Research shows that whistleblowers don’t leap onto the path guns blazing. No. Whistleblowers try everything they can to solve the problem internally so as not to rock the boat, expose wrongdoers, cause trouble.
That said, for whistleblowers, exposing injustice is an obligation, not a choice.
I tried to address the crisis at the school in my small way, absolutely lacking any goal to go public. Along with the other parents involved, we thought the four abusive teachers should take two years paid leave off-campus to sort out their issues. An impulse to bully children you have power over does not go away overnight. It’s a major psychological hurdle and takes a lot of time to unpack. Plus, some of the kids who gave testimonies to the Headmaster were in grade 10 and they shouldn’t have to attend school with these teachers back in power after a year.
A child whistleblower is extremely vulnerable and susceptible to psychological trauma so they need significant protection.
That’s why we thought two years would be healthiest for all. The Board and Headmaster would not do this even though in public schools teachers who behaved like these four would be instantly fired. There would be no hiring of lawyers and sham investigations and lies being told. For me, their refusal to do the right thing meant I was forced onto the whistleblower path, like others before me.
As documented by Dorothy Suskind, the research shows that whistleblowers try really hard to get their superiors to do the right thing. Whistleblowers typically strive to work within the organization to address the crisis which in my case was multiple parents and students reporting on the abuse of four teachers. I delayed legal reporting of these teachers to the Teacher Regulation Branch for months so that the Headmaster could address the crisis, protect kids, but also keep the teachers from losing their jobs.
I did everything he asked to support his process including taking eight student testimonies that I then sent to him. But he and the Board chose cover up and had an impressive network of individuals from lawyers to law makers who colluded with them in victim-blaming the students.
When the leaders or administrators do not choose the path of accountability, transparency, justice, protection of the vulnerable then, and only then, is the unlikely whistleblower born.
Dorothy Suskind says that most “whistleblowers contend exposing injustices is not a choice but an obligation, especially after witnessing colleagues’ indifference and complacency.” For me the obligation became far greater after witnessing my employers enabling child abuse. Suskind notes that the “ethical juncture innocently stumbled upon by whistleblowers is likely to have been built and bent over years or decades.”
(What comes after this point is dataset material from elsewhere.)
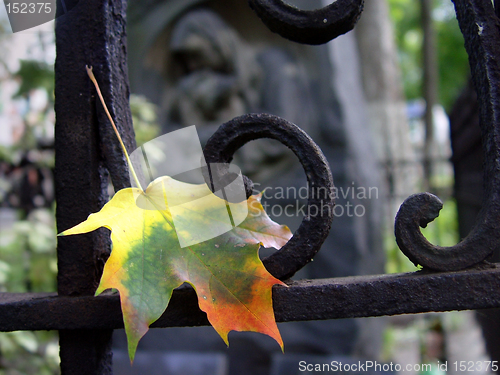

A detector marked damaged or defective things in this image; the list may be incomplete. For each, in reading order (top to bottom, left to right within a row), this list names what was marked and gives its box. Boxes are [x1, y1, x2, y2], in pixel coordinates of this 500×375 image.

rusty metal [249, 0, 364, 44]
rusty metal [203, 114, 336, 282]
rusty metal [396, 0, 500, 272]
It requires a long time to deconstruct and put right a juncture built over decades which is bent out of ethical shape. It is not a quick fix or an easy process. I have learned that I am not up against a couple of private schools and a provincial government apparently dedicated to enabling child abuse.
I am up against an entrenched mindset in the developed world, that despite extensive research (decades of extensive research), still believes abuse is a necessary evil for greatness (though they would never admit it publicly).
Schools and sports orgs and churches and kids’ clubs like to pontificate publicly on how much they care about children’s safety all the while behind the scenes they create the ideal conditions for abuse. It’s the worst kind of hypocrisy because it leads kids and parents to let down their guard. At the private school I resigned from in protest, the Headmaster sent out many letters and statements to the school community, but would not comment publicly to the media. This is always a critical moment for those who believe all the private, internally distributed statements. If it cannot be spoken publicly, you should start asking tough questions.
As soon as you hear “no comment” to national media, you should be flooded with doubts about what you’ve been told quietly behind the scenes.
The whistleblower’s path veers away from institutional complicity as it requires the courage to go public while the institution tries to cover up. As the Pulitzer prize-winning investigative reporter, Robert Cribb told our son Montgomery when he was interviewing him: ‘I’ve been told the most awful stories about injustice, but people are too afraid to speak up. Only one percent of the population will speak to national media.’ He also told my son that he was being interviewed because he was untouchable as a witness. His record was pristine and that made him credible.
I might be an unlikely whistleblower, but my son and the other student who spoke up publicly were the true whistleblowers who had courage and a strong moral compass.
Standing alongside two teenage boys, I’ve learned the whole system is rigged to enable abusive individuals to continue their abuse. It’s called “institutional complicity” and if you’d like to study a legal examination of it, I highly recommend Amos Guiora’s new book Armies of Enablers. But even the rigged system wasn’t enough to stop my son and his friend from speaking publicly on national news when their Headmaster, the lawyer he hired, the Commissioner for Teacher Regulation all cowered within their institutional roles and replied “no comment” when asked to speak on how they handled the abuse.
All the Headmaster could do was issue his private letters and mutter half-truths and hide when the media tried to interview him.
While the boys displayed the courage that only one percent of the population can muster, the Headmaster and those who propped him up joined the ranks of ninety-nine percent of the population who choose the coward’s path when asked to comment. For all of us who are struggling on whether or not to speak up, the only question you must answer is: if what you are saying and doing cannot be described or defended on national news, then you should think twice about your conduct and communication.